5ª Edição do Almoço Evocativo do 27 de Maio

Com os ingredientes de sempre, o encontro com a memória e com a amizade terá lugar no próximo dia 25 de Maio pelas 14 horas em local a indicar oportunamente. É Dia de África, é feriado e calha numa segunda-feira. Para mais informações sobre as inscrições estão disponíveis os contactos 912506443/912501144 O recado de sempre aos patrocinadores que têm sabido corresponder ao nosso apelo sobretudo com molhados (bebidas).

A liberdade de imprensa e a nova marginal de Luanda

1-Algo surpreendido pelo seu desempenho, devo confessar que gostei imenso de ouvir o Presidente da Assembleia Nacional, Fernando da Piedade Dias dos Santos (Nandó), defender o princípio do contraditório como sendo uma das traves mestras da actividade jornalística. De facto, e logo eu que me estou sempre a recordar do passado policial e securitário de Nandó, nunca me passou pela cabeça vê-lo um dia destes nas vestes de um paladino da liberdade de imprensa, com um discurso tão de acordo com os mais radicais e íntegros princípios do jornalismo de referência. "Nós partilhamos dessa visão do processo comunicacional e, com as autoridades competentes do Estado, devemos assumir o compromisso de fazer com que as potencialidades dos Meios de Comunicação Social, porventura não usadas ou insuficientemente exploradas até aqui, sejam canalizadas para o reforço da liberdade de expressão, do respeito dos valores éticos e deontologia jornalística, do aprofundamento do diálogo inter-cultural e da superação de estereótipos ainda existentes". Nandó falava por ocasião do Dia Mundial da Liberdade de Imprensa, o 3 de Maio, na abertura de um colóquio alusivo a data, promovido no dia seguinte pelo Parlamento. O que o Presidente da Assembleia Nacional não se deve esquecer de agora em diante é das suas próprias palavras sobre o jornalismo e da história do peixe que (normalmente) morre pela boca.
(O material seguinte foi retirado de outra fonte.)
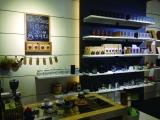 设计师开的咖啡馆,长得像实验室和艺术馆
É apenas isso que lhe pedimos e que certamente lhe vamos cobrar quando chegar a altura de acertarmos algumas contas mais complicadas com as liberdades fundamentais, tão usadas no discurso mas tão esquecidas na prática e no dia-a-dia. Terão sido as primeiras palavras de Nandó sobre a imprensa e a liberdade?
Não sabemos.
O que sabemos é que ele desta vez falou muito bonito mesmo, como nunca tínhamos ouvido de ninguém lá de cima. Nota 10 para o seu assessor que ainda não sabemos quem é. Com mais esta iniciativa a Assembleia Nacional mantém (reforça) a nota positiva que já lhe havíamos atribuído aqui há duas semanas, quando dissémos que a nova legislatura estava a emitir sinais diferentes no seu relacionamento com o Governo. Esta semana tivemos a 4ª Comissão chefiada por Nzau Puna a contactar o governo sobre a maka das casas, das demolições e dos realojamentos no deserto do Zango. Ainda não houve balanço, porque os contactos vão prosseguir. Agora só falta mesmo a 6ª Comissão ir até ao Zango ver como é que os angolanos são forçados a viver quando lhes são negados os seus direitos fundamentais pela administração de um Governo que eles elegeram muito recentemente. Não é nada disso! 2- O Governo, na pessoa de Higino Carneiro, inaugurou mais uma marginal em Luanda, esquecendo-se de nos dizer o que é feito da outra marginal que está em obras desde 2007, com todas as consequências desastrosas que se conhecem para a paisagem da nossa baía. Nenhum dos jornalistas presentes no acto de arranque da obra da nova marginal (Luanda sudoeste) perguntou a Higino Carneiro o que se está a passar com as obras paralisadas. Também não perguntaram nada sobre as consequências sociais e ambientais da nova obra que se vai estender por mais de oito quilómetros. Mas será mesmo que estiveram lá jornalistas? De facto e de jure andar com um microfone e uma máquina de gravar não confere a ninguém a categoria de jornalista. Nunca conferiu. Jamais irá conferir. Então quem é que esteve lá? Ouvimos antes Bento Soito, o Vice de Luanda, dar a conhecer, através da LAC, que as obras do Projecto Baía deverão reatar no próximo dia 18. Soito disse que não podia dizer mais nada porque também não sabia. Disse para irem perguntar ao Higino Carneiro. Soito disse, entretanto, que o Governo de Luanda também não estava a gostar nada de ver a baía naquele lastimável estado de choque. Pelos vistos ninguém está a gostar, o que já não é nada mau para inicio de conversa.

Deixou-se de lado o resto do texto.